(Задания):
- a) Куда впадает речка Мста, если верить тексту о ее названии?
- b) Перечислите по тексту о Мсте все, во что «начинаешь пристальней вглядываться», когда «просвещен насчет удач и неудач Бату-хана».

Представляется мне, что речка, впадающая в Ильмень, она потому Мста, что присутствует в ее названии намек на особую чудодейственность. Небось, как раз и закрепилось здесь стародавнее речение, в котором слово «мститься» является синонимом глаголам «грезиться» и «чудиться».
Обитателю древнего Новгорода не мстилось и во сне, что столь магическим образом будет дан от ворот поворот туменам Бату-хана.
Не иначе были тут некогда мысли приильменских славян : «Ох, ты реченька, ты наша невеличка! Ты взяла и помстила, чудотворно подумала, волшебным образом дала сбережение русским жизням. Спасибо тебе, Мста!»
Если мое предположение верно, то станем держать в уме и такое соображение: магия русской земли имеет несомненный признак естественности. И поэтому она хорошо поддается исследовательским наблюдениям.
Сейчас вспоминаю свои путешествия вдоль новгородских лугов, пашен, перелесков. Когда просвещен насчет удач и неудач Бату-хана, начинаешь пристальней вглядываться в здешние холмы и понизовья, в ельники и березняки.
Отложилось в памяти одно местечко, которое вроде бы малопримечательно, однако настолько же необыкновенно, насколько многообразны чудеса всей русской природы. Оно даст начало еще одной разгадке? Не исключено.
Впрочем, судите сами.

* * *

Три березки, кучно выросшие на небольшом пятачке поодаль от других деревьев. Угор, вершину которого облюбовали белоствольные сестрички, дает им полную волю покрасоваться.
Они растут так тесно, что между ними если протиснуться, то с превеликим трудом.
Чуть подале – обрыв. Там, в понижении, колышется потихоньку стена камышей.
Дует от деревни, с холма, ветерок. Седые метелки качаются, как заведенные.
Из камышей вспорхнула птица. Ударила крылом по ближней метелке, и та вздрогнула, подалась в сторону. Потом успокоилась, стала, как и соседки, медленно поматывать седыми космами из стороны в сторону.

(Список данных):
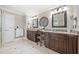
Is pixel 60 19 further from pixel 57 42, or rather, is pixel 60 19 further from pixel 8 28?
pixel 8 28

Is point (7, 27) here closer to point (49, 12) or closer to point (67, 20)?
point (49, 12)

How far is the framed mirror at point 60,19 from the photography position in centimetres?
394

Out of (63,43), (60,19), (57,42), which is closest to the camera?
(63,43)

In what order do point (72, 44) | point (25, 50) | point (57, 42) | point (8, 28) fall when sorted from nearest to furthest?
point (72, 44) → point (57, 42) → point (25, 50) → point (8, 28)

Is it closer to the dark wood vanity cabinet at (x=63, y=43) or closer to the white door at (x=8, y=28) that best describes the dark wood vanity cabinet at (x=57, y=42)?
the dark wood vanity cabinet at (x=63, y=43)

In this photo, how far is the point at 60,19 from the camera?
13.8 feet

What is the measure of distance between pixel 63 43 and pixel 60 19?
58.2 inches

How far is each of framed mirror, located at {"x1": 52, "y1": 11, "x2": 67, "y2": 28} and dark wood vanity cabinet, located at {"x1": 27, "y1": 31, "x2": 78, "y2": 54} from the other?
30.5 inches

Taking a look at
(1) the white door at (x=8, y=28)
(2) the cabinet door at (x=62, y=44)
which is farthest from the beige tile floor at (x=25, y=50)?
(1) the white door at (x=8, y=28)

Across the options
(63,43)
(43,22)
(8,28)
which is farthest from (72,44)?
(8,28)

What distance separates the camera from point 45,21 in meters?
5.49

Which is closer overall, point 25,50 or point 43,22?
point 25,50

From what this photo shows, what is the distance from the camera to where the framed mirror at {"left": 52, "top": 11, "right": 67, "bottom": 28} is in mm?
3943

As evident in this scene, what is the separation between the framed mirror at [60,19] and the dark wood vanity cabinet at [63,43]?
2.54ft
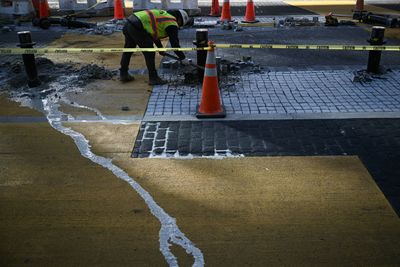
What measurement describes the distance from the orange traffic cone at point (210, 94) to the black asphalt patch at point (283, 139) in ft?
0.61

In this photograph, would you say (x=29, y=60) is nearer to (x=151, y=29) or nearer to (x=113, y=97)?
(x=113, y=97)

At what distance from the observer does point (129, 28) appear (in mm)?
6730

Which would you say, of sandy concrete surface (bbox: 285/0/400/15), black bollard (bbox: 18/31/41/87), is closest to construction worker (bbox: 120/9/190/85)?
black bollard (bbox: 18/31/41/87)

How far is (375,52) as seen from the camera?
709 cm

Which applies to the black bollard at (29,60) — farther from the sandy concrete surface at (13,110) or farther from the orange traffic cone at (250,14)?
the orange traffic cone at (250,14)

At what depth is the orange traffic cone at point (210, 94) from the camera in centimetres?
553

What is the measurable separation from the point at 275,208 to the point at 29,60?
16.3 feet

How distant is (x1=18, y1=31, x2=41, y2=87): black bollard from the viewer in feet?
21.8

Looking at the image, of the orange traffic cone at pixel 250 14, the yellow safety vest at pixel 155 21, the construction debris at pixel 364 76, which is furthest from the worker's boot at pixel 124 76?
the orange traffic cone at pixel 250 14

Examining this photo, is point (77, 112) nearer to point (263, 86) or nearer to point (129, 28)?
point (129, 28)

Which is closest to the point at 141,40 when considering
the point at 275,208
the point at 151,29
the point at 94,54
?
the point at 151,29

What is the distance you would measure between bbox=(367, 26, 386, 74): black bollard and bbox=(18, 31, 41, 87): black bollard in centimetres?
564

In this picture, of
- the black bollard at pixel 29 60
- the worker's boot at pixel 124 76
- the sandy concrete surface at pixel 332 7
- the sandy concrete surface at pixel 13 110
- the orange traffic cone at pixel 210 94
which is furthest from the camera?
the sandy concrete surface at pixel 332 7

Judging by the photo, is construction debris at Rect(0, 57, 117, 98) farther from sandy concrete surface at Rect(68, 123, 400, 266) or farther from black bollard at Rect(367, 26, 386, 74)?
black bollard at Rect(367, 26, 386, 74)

(Ответы):
- a) В Ильмень.

- b) Холмы, понизовья, ельники, березняки.